[Begin Data rows]

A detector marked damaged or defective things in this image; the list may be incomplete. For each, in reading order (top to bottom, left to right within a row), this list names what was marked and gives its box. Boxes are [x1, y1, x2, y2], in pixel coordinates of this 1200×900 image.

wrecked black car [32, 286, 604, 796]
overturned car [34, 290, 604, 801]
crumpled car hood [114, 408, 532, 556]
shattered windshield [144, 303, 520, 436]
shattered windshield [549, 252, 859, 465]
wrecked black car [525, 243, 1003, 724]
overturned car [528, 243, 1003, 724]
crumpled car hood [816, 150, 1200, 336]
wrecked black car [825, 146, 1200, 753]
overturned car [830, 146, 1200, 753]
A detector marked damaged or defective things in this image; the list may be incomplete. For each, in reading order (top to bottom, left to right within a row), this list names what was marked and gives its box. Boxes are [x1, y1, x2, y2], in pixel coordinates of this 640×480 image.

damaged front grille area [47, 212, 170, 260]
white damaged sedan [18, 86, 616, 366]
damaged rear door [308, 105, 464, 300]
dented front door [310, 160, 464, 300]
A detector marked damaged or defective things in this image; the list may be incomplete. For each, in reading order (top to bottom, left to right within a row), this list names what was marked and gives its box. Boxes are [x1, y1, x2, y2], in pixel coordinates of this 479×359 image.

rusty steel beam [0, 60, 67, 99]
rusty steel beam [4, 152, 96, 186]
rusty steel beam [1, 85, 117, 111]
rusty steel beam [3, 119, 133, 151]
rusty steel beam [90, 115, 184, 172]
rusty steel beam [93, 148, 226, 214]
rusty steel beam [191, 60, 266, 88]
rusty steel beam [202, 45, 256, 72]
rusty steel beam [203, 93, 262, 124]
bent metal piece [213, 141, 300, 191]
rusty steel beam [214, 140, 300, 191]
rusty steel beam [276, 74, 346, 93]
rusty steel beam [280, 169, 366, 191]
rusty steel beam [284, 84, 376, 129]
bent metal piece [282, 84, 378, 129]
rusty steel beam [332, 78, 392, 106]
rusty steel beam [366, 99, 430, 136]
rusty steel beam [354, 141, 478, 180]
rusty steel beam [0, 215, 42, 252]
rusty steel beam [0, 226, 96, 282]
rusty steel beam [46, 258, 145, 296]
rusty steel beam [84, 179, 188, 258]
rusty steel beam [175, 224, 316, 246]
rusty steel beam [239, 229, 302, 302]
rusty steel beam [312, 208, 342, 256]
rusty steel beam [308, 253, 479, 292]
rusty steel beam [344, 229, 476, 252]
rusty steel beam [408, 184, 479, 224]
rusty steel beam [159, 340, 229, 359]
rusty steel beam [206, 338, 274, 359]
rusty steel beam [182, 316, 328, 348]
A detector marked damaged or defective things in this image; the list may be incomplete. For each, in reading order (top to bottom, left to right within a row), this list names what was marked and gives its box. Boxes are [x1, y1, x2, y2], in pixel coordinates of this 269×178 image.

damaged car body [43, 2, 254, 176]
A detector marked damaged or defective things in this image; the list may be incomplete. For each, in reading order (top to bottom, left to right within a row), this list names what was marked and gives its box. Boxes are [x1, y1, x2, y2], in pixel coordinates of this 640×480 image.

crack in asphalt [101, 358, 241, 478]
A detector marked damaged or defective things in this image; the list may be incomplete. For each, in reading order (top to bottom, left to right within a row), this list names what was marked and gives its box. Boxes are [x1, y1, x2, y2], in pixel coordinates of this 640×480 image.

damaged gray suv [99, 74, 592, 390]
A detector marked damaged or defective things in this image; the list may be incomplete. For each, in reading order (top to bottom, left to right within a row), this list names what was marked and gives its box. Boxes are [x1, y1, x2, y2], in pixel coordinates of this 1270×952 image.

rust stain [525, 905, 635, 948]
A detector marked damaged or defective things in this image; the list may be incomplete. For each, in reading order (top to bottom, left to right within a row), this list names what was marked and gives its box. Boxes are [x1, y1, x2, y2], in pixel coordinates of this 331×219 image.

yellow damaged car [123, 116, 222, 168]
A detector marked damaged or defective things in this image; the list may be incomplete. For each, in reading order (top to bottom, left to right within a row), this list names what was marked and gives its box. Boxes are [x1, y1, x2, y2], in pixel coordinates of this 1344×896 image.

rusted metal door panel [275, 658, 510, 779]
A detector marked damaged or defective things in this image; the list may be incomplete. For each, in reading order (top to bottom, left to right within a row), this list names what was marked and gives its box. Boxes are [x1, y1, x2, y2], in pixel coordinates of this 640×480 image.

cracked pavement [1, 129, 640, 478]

[End Data rows]

[Required task] Format all the items above as one numbered list, one line per number, and drop the blank lines.

[Correct response]
1. A detector marked damaged or defective things in this image; the list may be incomplete. For each, in reading order (top to bottom, left to right within a row), this list names what was marked and gives its box. Boxes are [x1, y1, x2, y2], in pixel coordinates of this 1200×900 image.
2. wrecked black car [32, 286, 604, 796]
3. overturned car [34, 290, 604, 801]
4. crumpled car hood [114, 408, 532, 556]
5. shattered windshield [144, 303, 520, 436]
6. shattered windshield [549, 252, 859, 465]
7. wrecked black car [525, 243, 1003, 724]
8. overturned car [528, 243, 1003, 724]
9. crumpled car hood [816, 150, 1200, 336]
10. wrecked black car [825, 146, 1200, 753]
11. overturned car [830, 146, 1200, 753]
12. A detector marked damaged or defective things in this image; the list may be incomplete. For each, in reading order (top to bottom, left to right within a row), this list names what was marked and gives its box. Boxes are [x1, y1, x2, y2], in pixel coordinates of this 640×480 image.
13. damaged front grille area [47, 212, 170, 260]
14. white damaged sedan [18, 86, 616, 366]
15. damaged rear door [308, 105, 464, 300]
16. dented front door [310, 160, 464, 300]
17. A detector marked damaged or defective things in this image; the list may be incomplete. For each, in reading order (top to bottom, left to right within a row), this list names what was marked and gives its box. Boxes are [x1, y1, x2, y2], in pixel coordinates of this 479×359 image.
18. rusty steel beam [0, 60, 67, 99]
19. rusty steel beam [4, 152, 96, 186]
20. rusty steel beam [1, 85, 117, 111]
21. rusty steel beam [3, 119, 133, 151]
22. rusty steel beam [90, 115, 184, 172]
23. rusty steel beam [93, 148, 226, 214]
24. rusty steel beam [191, 60, 266, 88]
25. rusty steel beam [202, 45, 256, 72]
26. rusty steel beam [203, 93, 262, 124]
27. bent metal piece [213, 141, 300, 191]
28. rusty steel beam [214, 140, 300, 191]
29. rusty steel beam [276, 74, 346, 93]
30. rusty steel beam [280, 169, 366, 191]
31. rusty steel beam [284, 84, 376, 129]
32. bent metal piece [282, 84, 378, 129]
33. rusty steel beam [332, 78, 392, 106]
34. rusty steel beam [366, 99, 430, 136]
35. rusty steel beam [354, 141, 478, 180]
36. rusty steel beam [0, 215, 42, 252]
37. rusty steel beam [0, 226, 96, 282]
38. rusty steel beam [46, 258, 145, 296]
39. rusty steel beam [84, 179, 188, 258]
40. rusty steel beam [175, 224, 316, 246]
41. rusty steel beam [239, 229, 302, 302]
42. rusty steel beam [312, 208, 342, 256]
43. rusty steel beam [308, 253, 479, 292]
44. rusty steel beam [344, 229, 476, 252]
45. rusty steel beam [408, 184, 479, 224]
46. rusty steel beam [159, 340, 229, 359]
47. rusty steel beam [206, 338, 274, 359]
48. rusty steel beam [182, 316, 328, 348]
49. A detector marked damaged or defective things in this image; the list may be incomplete. For each, in reading order (top to bottom, left to right within a row), this list names what was marked and gives its box. Boxes are [x1, y1, x2, y2], in pixel coordinates of this 269×178 image.
50. damaged car body [43, 2, 254, 176]
51. A detector marked damaged or defective things in this image; the list may be incomplete. For each, in reading order (top to bottom, left to right within a row), this list names what was marked and gives its box. Boxes are [x1, y1, x2, y2], in pixel coordinates of this 640×480 image.
52. crack in asphalt [101, 358, 241, 478]
53. A detector marked damaged or defective things in this image; the list may be incomplete. For each, in reading order (top to bottom, left to right within a row), this list names what was marked and gives its box. Boxes are [x1, y1, x2, y2], in pixel coordinates of this 640×480 image.
54. damaged gray suv [99, 74, 592, 390]
55. A detector marked damaged or defective things in this image; the list may be incomplete. For each, in reading order (top to bottom, left to right within a row), this list names what was marked and gives its box. Boxes are [x1, y1, x2, y2], in pixel coordinates of this 1270×952 image.
56. rust stain [525, 905, 635, 948]
57. A detector marked damaged or defective things in this image; the list may be incomplete. For each, in reading order (top to bottom, left to right within a row), this list names what was marked and gives its box. Boxes are [x1, y1, x2, y2], in pixel coordinates of this 331×219 image.
58. yellow damaged car [123, 116, 222, 168]
59. A detector marked damaged or defective things in this image; the list may be incomplete. For each, in reading order (top to bottom, left to right within a row), this list names what was marked and gives its box. Boxes are [x1, y1, x2, y2], in pixel coordinates of this 1344×896 image.
60. rusted metal door panel [275, 658, 510, 779]
61. A detector marked damaged or defective things in this image; the list may be incomplete. For each, in reading order (top to bottom, left to right within a row), this list names what was marked and gives its box. Boxes are [x1, y1, x2, y2], in pixel coordinates of this 640×480 image.
62. cracked pavement [1, 129, 640, 478]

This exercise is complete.